Aldous could see the amazed packer staring at him in the gloom. "You don't think I'm sellin' myself, do you, Aldous?" he asked huskily. "That ain't why you're doin' this—for me 'n the kid—is it?"

"I had made up my mind to do it before I saw you to-night," repeated Aldous. "I've got lots of money, and I don't use but a little of it. It sometimes accumulates so fast that it bothers me. Besides, I've promised to accept payment for the outfit in trips. These mountains have got a hold on me, Stevens. I'm going to take a good many trips before I die."

"Not if you go on to Tête Jaune, you ain't," replied Stevens, biting a huge quid from a black plug.

Aldous had risen to his feet. Stevens stood up beside him.

"If you go on to Tête Jaune you're a bigger fool than I was in tryin' to swim the outfit across the river to-day," he added. "Listen!" He leaned toward Aldous, his eyes gleaming. "In the last six months there's been forty dead men dragged out of the Frazer between Tête Jaune an' Fort George. You know that. The papers have called 'em accidents—the 'toll of railroad building.' Mebby a part of it is. Mebby a half of them forty died by accident. The other half didn't. They were sent down by Culver Rann and Bill Quade.
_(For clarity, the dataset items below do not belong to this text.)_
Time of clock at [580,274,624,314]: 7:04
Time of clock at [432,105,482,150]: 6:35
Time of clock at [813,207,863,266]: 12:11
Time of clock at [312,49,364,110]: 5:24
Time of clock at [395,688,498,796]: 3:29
Once you go floatin' down the Frazer there ain't no questions asked. Somebody sees you an' pulls you out—mebby a Breed or an Indian—an' puts you under a little sand a bit later. If it's a white man he does likewise. There ain't no time to investigate floaters over-particular in the wilderness. Besides, you git so beat up in the rocks you don't look like much of anything. I know, because I worked on the scows three months, an' helped bury four of 'em. An' there wasn't anything, not even a scrap of paper, in the pockets of two of 'em! Is that suspicious, or ain't it? It don't pay to talk too much along the Frazer. Men keep their mouths shut. But I'll tell you this: Culver Rann an' Bill Quade know a lot."
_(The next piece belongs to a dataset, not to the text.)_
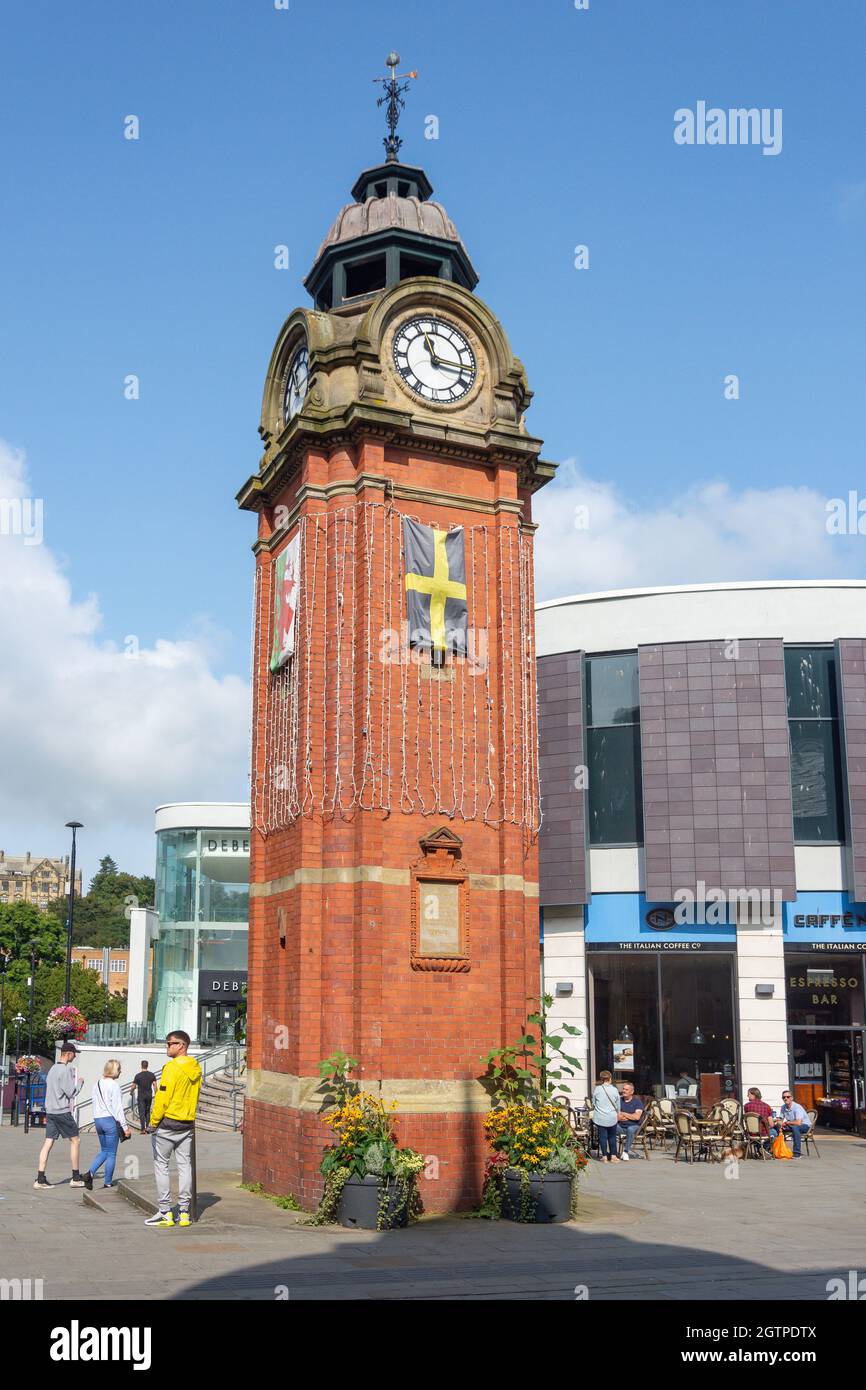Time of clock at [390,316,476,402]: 11:16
"And you think I'll go in the Frazer?"

"Egzactly. Quade would rather have you in there than in the Athabasca. And then——"

"Well?"

Stevens spat into the bush, and shrugged his shoulders. "This beautiful lady you've taken an interest in will turn up missing, Aldous. She'll disappear off the face of the map—just like Stimson's wife did. You remember Stimson?"

"He was found in the Frazer," said Aldous, gripping the other's arm in the darkness.